Front Shoulder Raise with Plate

Front Shoulder Raises with Plate

front shoulder raises with a plate are a great exercise to target the anterior (front) part of your shoulders. Here’s a step-by-step guide on how to perform front shoulder raises with a plate:

Video Instructions On How To Do Front Shoulder Raises with Plate

Muscles Targeted:

  • Anterior Deltoids (Front Shoulders)
  • Upper Trapezius

Equipment Needed:

  • Weight plate


  1. Starting Position:
    • Stand up straight with your feet shoulder-width apart.
    • Hold a weight plate with both hands in front of your thighs.
    • Ensure that your grip is firm and secure, with your palms facing your body.
  2. Body Alignment:
    • Maintain a neutral spine and engage your core for stability.
    • Relax your shoulders and keep them away from your ears.
  3. Lift the Plate:
    • Slowly lift the weight plate directly in front of you, keeping your arms extended.
    • Focus on using your shoulder muscles to lift the weight, avoiding excessive momentum or swinging.
  4. Control the Movement:
    • Lift the plate until it reaches shoulder level or slightly above.
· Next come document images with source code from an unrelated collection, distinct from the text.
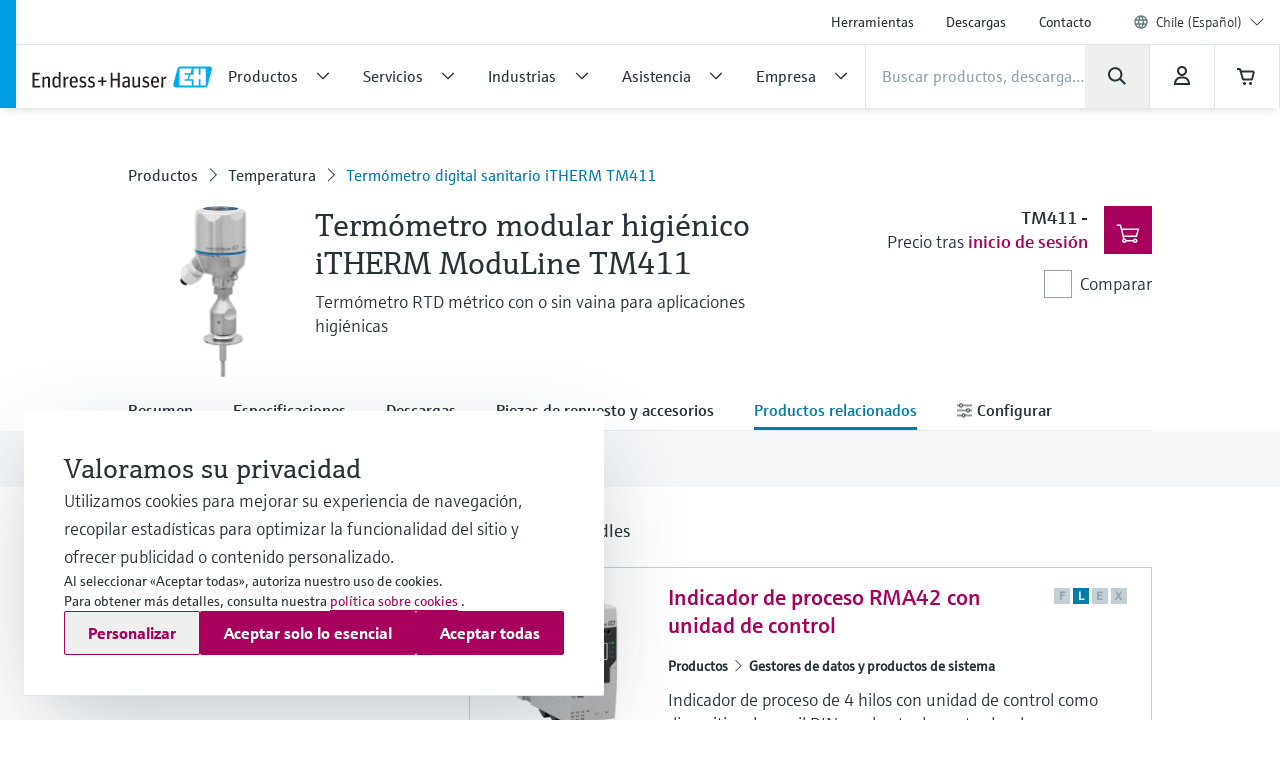

--- FILE ---
content_type: application/javascript; charset=utf-8
request_url: https://www.cl.endress.com/_/maintenance_mode/es
body_size: 254
content:
if(!window.eh) { window.eh = {} }; window.eh.maintenanceInfo = {"creationDate":"2026-01-30T03:39:39.734Z","nebp":{"enabled":true,"maintenanceEnabled":false,"maintenanceAnnouncementEnabled":false,"start":"2023-11-25T00:00:00.734Z","end":"2023-11-25T00:00:00.734Z","announcementStart":"2023-11-25T00:00:00.735Z","announcementEnd":"2023-11-25T00:00:00.734Z","inMaintenanceModeAnnnouncement":false,"inMaintenanceMode":false,"available":true,"maintenanceInfo":"Duración estimada de la caída del servidor: 25/11/23 a 25/11/23 (UTC)","maintenanceCompletedText":"Please return on 25/11/23 (UTC), when we expect the maintenance period to be completed."},"productGuide":{"enabled":true,"maintenanceEnabled":false,"maintenanceAnnouncementEnabled":false,"start":"2021-10-24T00:00:00.735Z","end":"2021-10-24T00:00:00.735Z","announcementStart":"2021-10-24T00:00:00.735Z","announcementEnd":"2021-10-24T00:00:00.735Z","inMaintenanceModeAnnnouncement":false,"inMaintenanceMode":false,"available":true,"maintenanceInfo":"Estimated downtime: 24/10/21 to 24/10/21 (UTC)","maintenanceCompletedText":"Please return on 24/10/21 (UTC), when we expect the maintenance period to be completed."},"myDocuments":{"enabled":true,"maintenanceEnabled":false,"maintenanceAnnouncementEnabled":false,"start":"2026-01-25T00:00:00.735Z","end":"2026-01-25T00:00:00.735Z","announcementStart":"2026-01-25T00:00:00.735Z","announcementEnd":"2026-01-25T00:00:00.735Z","inMaintenanceModeAnnnouncement":false,"inMaintenanceMode":false,"available":true,"maintenanceInfo":"*my-documents.maintenance.tooltip-text","maintenanceCompletedText":"*my-documents.message-maintenance.completed"}}; document.dispatchEvent(new Event('MaintenanceInfo:loaded'));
Avoid lifting too high, as this can lead to unnecessary stress on the shoulder joints.
    • Keep a slight bend in your elbows throughout the movement to reduce strain on the joints.
  5. Pause at the Top:
    • Hold the lifted position for a brief moment to maximize the contraction in your front shoulder muscles.
  6. Lower the Plate:
    • Lower the weight plate back to the starting position in a controlled manner.
    • Resist the urge to let the weight drop quickly, as this part of the movement is equally important for muscle engagement.
  7. Repetition:
    • Perform the desired number of repetitions, typically 8-12 for muscle building.
    • As you progress, you can adjust the weight to increase or decrease the intensity.
  8. Breathing:
    • Inhale as you lower the weight.
    • Exhale as you lift the weight.


  • Maintain a steady and controlled pace throughout the exercise.
  • Avoid using excessive momentum or swinging to lift the weight.
  • Choose an appropriate weight that challenges you without compromising your form.
  • If you experience any shoulder pain, reduce the weight or consult with a fitness professional to ensure proper form.

Remember, it’s crucial to prioritize proper form over lifting heavy weights to prevent injury and maximize the effectiveness of the exercise. If you’re new to this exercise or weight training in general, consider seeking guidance from a fitness professional.